• **依頼内容 1**
山川咲さんとの対談に載っているプロフィールでは、山川さんがCRAZYを退任して独立したのはいつとされていますか。
• **依頼内容 2**
山川咲さんとの対談を、末尾の発言に続けて書き進めてください。

• **本文抜粋**

2021年1月22日、2年前の今日この対談は行われた。
初著書「人生肯定」の特別企画として、私の人生を変えてくれた3名の恩師と呼ぶべき人たちとの対談を掲載することにした。これまでの人生を振り返り「この人との出会いがなければ今の私がいない」と思えるような人と時を経てあの頃を共に語り合うことは、私にとってかけがえのない時間となった。

1人目は、人生の恩師であり、同志である山川咲さん。

誰かの人生に、こんなにも全力で向き合う人を、私・オア明奈は、彼女以外に知りませんでした。 悩み、葛藤しながらも、自分と周りと現実を力強く動かしていく人です。 彼女とは、全てをかけて共に理想を目指す、戦友のような存在でした。その後、互いに35歳前後で、より人生を愛して生きる分岐点を迎えたように思います。 そんな彼女に、熱狂していた当時のことや、今見えている景色について聴きたくて、対談を依頼しました。

<山川咲プロフィール>
1983年東京生まれ。大学卒業後、ベンチャーのコンサルティング会社へ入社。退職後に単身オーストラリアへ。「意志をもって生きる人を増やしたい」と考え、2012年に業界で不可能と言われた完全オーダーメイドのウェディングブランド「CRAZY WEDDING」 を立ち上げた。2016年5月には毎日放送「情熱大陸」に出演。その後、産休・育休を経てIWAI OMOTESANDOの立ち上げに携わる。2020年3月27日にCRAZYを退任し独立。2020年12月にホテル&レジデンスブランド「SANU」の非常勤取締役及びCreative Boardに就任。著書に「幸せをつくるシゴト」(講談社)

可能性の限界に挑戦し続けた20代後半から30代前半

オア:2014年に出会ってもう7年が経つけど、こうやって咲さんとちゃんと対談するのはじめて。やっぱり私にとって咲さんと出会ったことは人生におけるハイライトの一つなので、この7年間のことを話したいと思ったのが対談の意図です。まず出会った頃の話をすると、あれは忘れもしない2015年8月27日。CRAZY WEDDINGのコンセプトづくりを学ぶ1DAYセミナーに参加した直後に咲さんと面談をして、CRAZYに入りたいっていう話をした。でも最初の面談では「あなたはキャラ立ちしているし、フリープランナーとしてやってみたらいいのでは?」と丁重に入社を断られて(笑)。結果的にはその3カ月後に入社することになったんだけど、社員が20人くらいしかいない、一番忙しい時期だった。

山川:あの頃は忙しすぎて時空が歪んでたよね(笑)。今やってることを通して世界が変わってくんだってみんな信じてた。

オア:私としては、日本の結婚式をもっと素敵にしたいという想いから入社を希望したから、ウェディングプロデューサーになる気満々でいたんだけど、入社当日の朝5時に咲さんから電話がかかってきて「プロデューサーやめて私の秘書にならない?」って提案されて驚いた(笑)。

• **抽出情報**
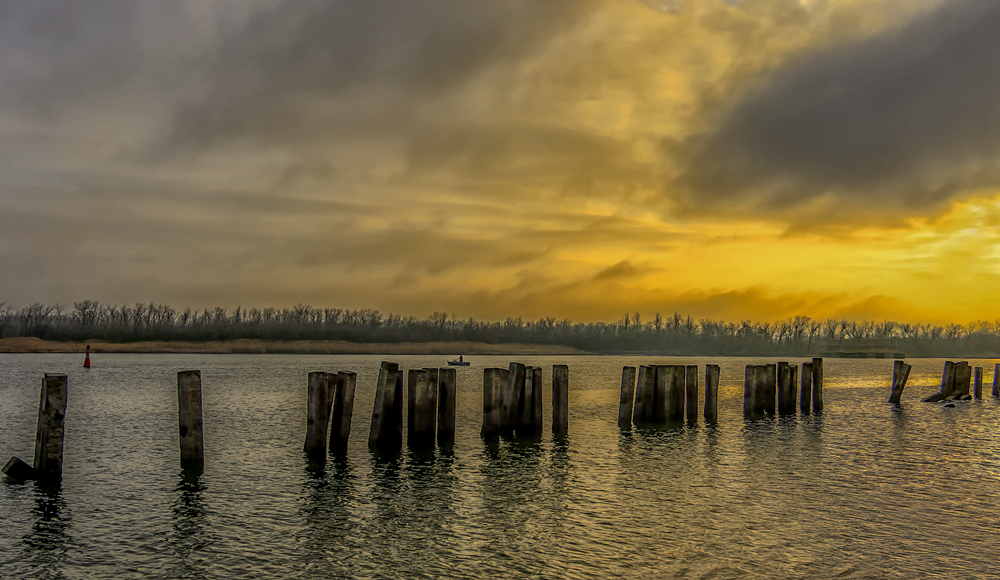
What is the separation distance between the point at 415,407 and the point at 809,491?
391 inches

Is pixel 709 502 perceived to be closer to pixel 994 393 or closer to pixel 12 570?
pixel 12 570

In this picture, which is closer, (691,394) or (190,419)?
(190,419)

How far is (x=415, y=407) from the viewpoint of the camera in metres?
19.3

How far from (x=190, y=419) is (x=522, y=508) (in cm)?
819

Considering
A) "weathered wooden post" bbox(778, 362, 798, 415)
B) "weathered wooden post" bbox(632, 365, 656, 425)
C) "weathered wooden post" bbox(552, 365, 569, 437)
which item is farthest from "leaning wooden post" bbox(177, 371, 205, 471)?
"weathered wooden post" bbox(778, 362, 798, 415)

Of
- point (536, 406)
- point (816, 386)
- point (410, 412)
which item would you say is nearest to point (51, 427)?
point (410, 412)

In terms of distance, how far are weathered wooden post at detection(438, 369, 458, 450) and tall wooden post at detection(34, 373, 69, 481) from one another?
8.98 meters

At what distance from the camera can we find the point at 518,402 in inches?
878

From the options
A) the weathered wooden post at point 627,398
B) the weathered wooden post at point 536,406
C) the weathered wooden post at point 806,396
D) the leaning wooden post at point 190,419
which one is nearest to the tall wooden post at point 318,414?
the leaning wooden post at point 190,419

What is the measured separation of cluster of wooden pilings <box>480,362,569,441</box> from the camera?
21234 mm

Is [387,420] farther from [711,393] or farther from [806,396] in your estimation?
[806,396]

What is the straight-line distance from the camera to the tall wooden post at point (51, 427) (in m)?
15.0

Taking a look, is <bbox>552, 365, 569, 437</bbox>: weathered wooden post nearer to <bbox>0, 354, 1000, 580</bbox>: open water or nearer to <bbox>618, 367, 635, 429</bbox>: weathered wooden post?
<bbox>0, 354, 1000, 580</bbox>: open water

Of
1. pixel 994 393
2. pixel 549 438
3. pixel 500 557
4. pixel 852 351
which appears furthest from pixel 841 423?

• **最終回答 1**
2020年3月27日です。

• **最終回答 2**
山川:でも、快諾してくれたよね(笑)。

オア:ゼロからのスタートだったけど、山川咲に次ぐブランドマネジャーになる!という覚悟でいたから、ファーストキャリアとして咲さんの一番近くにいられるのは魅力的なオファーだと思ったし、実際は秘書の仕事以上に咲さんの面談に全て同席して、属人的な部分を言語化していくという役割だったから、まさに前職の経験を活かせると思って3秒くらいで「やります!」って即答しましたね(笑)。

山川:あの頃は全てが特別だったね。なんであんなにみんなが熱狂してたのか。私たちは何を目指してたんだろう。

オア:理想に向けて、誰もが一点の迷いもなかったよね。

山川:私が起業して良かったと思うのは、日々いろんなことがありすぎて小さなことで悩まなくなったことだと思うんだけど、あの頃のCRAZYはみんながそんな感じで、強烈な渦があったと思う。

オア:あの日々は私にとって人生の青春だった。青春って毎日一生懸命だからその時には青春だって気が付かないものだと思う。深夜まで仕事してタクシーで帰って、翌朝7時からのミーティングのために6時にはまた会社に行くみたいな生活が数ヶ月続いていた。今思い出すだけでも本当に過酷だったのに、弱音を吐くことも一切の迷いもなかったのは不思議(笑)。一方で、自分たちがやってること、信じていることが世の中にうまく伝わってないという焦りも感じていた。

2015年 山川咲の秘書として「爆速」でプロジェクトを動かしていた頃

山川:あの頃のCRAZY WEDDINGがなかったら、今のウエディング業界は全然違うものになっていただろうから、無茶だったけど、どこまでも濃密な時間だったと思う。今振り返ってもブランドのことを私と同じ目線であそこまで一緒に考えた存在は、明奈しかいなかった。それにあの頃は10人に満たないプロデューサーが総出で、単月50組以上の新規契約を頂きながら、毎週毎週違う場所でオーダーメイドのウェディング施工もこなすっていう、体力的にも人間の可能性の限界までいってたよね。

オア:私も秘書を数ヶ月務めた後はプロデューサーになって、はじめは営業もコンセプト作りもお客様との関わりも、全然思うようにできなくて毎日葛藤したなぁ。お客様から頂いている期待に応えるにも、自分の描いている理想を叶えるにも、力と経験が到底足りない自分が情けなくて何度も悔し涙を流した。それでもお客様に選んで頂くには「これは誰にも負けない」と言えるまでトレーニングをすることと、自分の人間性と提案力を磨き続けるしかないんだと思って、ひたすらスキルアップのためのインプットとお客様の人生に深く踏み込むことにトライし続けて。そうして入社して1年経った頃にやっとプロデューサーとしての自信がついてきたっていう感じだった。

山川:明奈って天才に見えるけど、天才型じゃないからこそのプライドがあって、それに見合うものを生み出すためには努力するしかないっていう、いい意味での割り切りが昔からあるよね。だからこそ、お客様だけじゃなくて仲間からの絶大な信頼があって、CRAZYを代表する数々の結婚式をプロデュース出来たんだと思うよ。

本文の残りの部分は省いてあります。